Review of Pi

Pi (1998)
An artsy B&W film that can appeal to only a narrow audience.
4 March 2014
Warning: Spoilers
My studies and career have been intimately entwined with mathematics and numbers. I like numbers, I understand numbers, they make sense to me. So with the many favorable comments on this movie, titled after that fundamental measure of a circle's circumference to its diameter, 'PI', I went into this eagerly. I found it on Netflix streaming movies.

Overall it is a big disappointment for me. Sean Gullette is the central character Max Cohen, a New York non-religious Jew, who is also a mathematics genius. Graduated from college at 16, a PhD at 20.
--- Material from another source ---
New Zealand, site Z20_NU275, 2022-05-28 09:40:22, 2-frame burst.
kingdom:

But as his voice-over tells us, as a young boy he was told not to stare at the sun, but he did anyway when he was 6. Some time later, as the bandages were removed he began slowly to see light again. And he also started having headaches. All this presumably contributed to his math genius and his borderline madness.

The meat of the story comes when he is using his computer at home and it spits out a long string of numbers, perhaps 200 or so, maybe a bit more. Then in a chance meeting with a Hasidic Jew, learns that there is a rumor that a mysterious 216-digit number matched to symbols in the Torah spells out the name of God. So Max begins to wonder if somehow his computer had spit out that number, now on a paper he had discarded.
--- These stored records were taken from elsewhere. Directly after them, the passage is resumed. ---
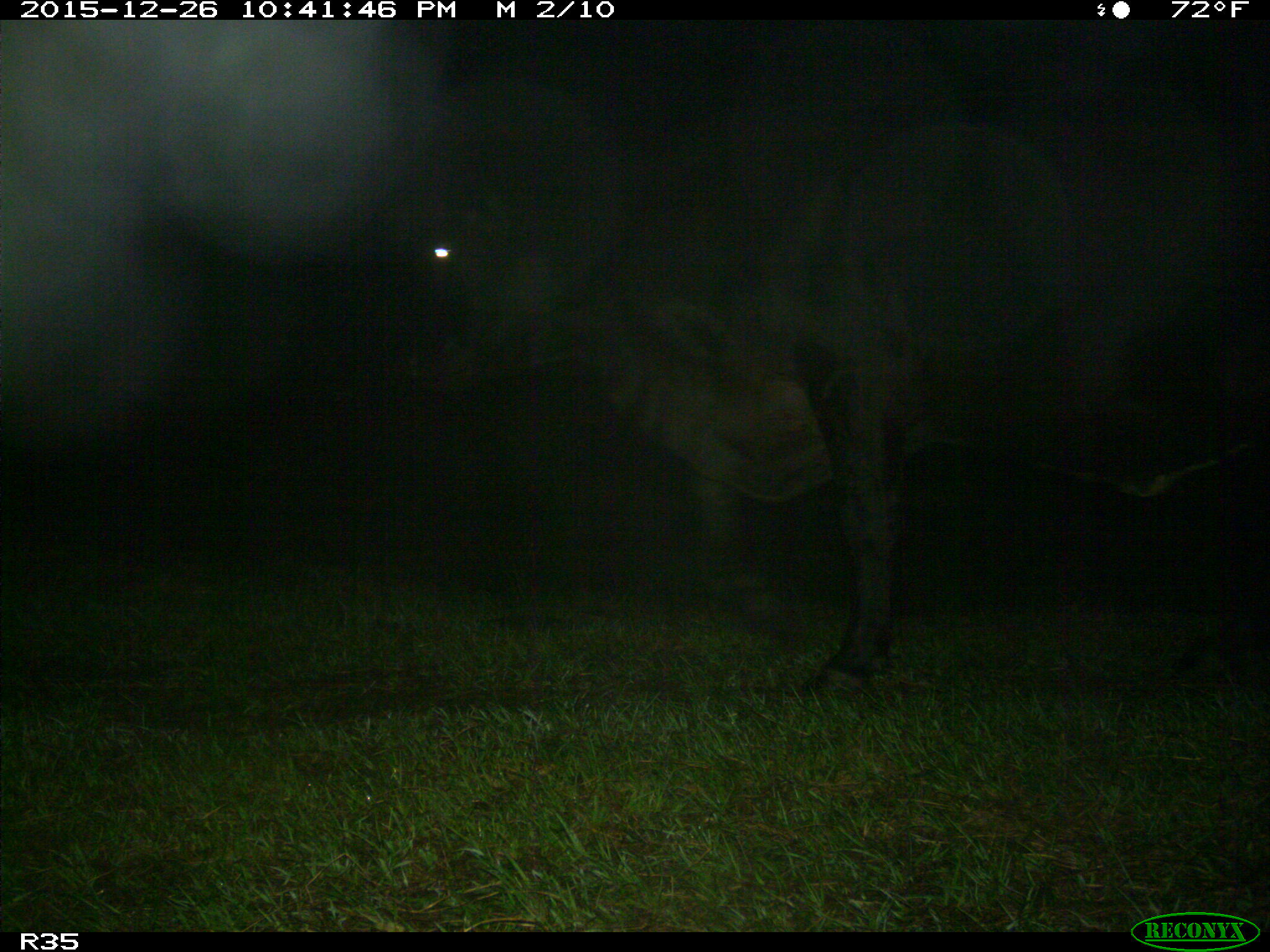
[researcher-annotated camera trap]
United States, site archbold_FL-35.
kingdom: Animalia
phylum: Chordata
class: Mammalia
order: Artiodactyla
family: Bovidae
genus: Bos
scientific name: Bos taurus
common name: domestic cow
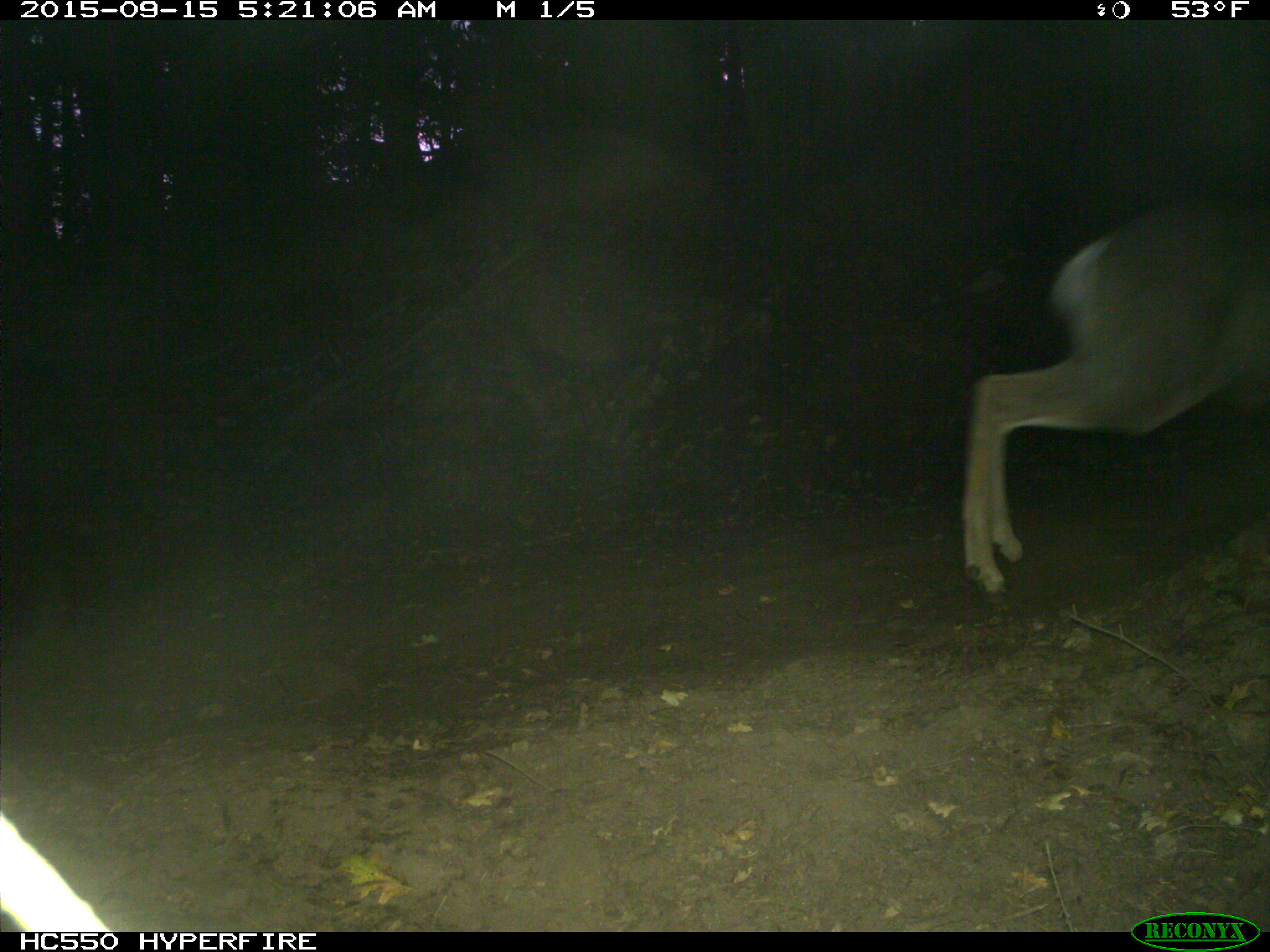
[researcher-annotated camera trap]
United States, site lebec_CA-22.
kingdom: Animalia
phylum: Chordata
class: Mammalia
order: Artiodactyla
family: Cervidae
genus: Odocoileus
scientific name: Odocoileus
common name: deer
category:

So we follow Max as he gets confused, or angry, and yells at everyone around. Followed by a woman who wants his codes for predicting the stock market. All in all not a very satisfying viewing for me.

One thing fun was seeing veteran actor Mark Margolis as Max's former graduate adviser Sol Robeson. Margolis had a key role in the TV series "Breaking Bad" as the wheelchair bound and mute member of the Mexican drug lord family.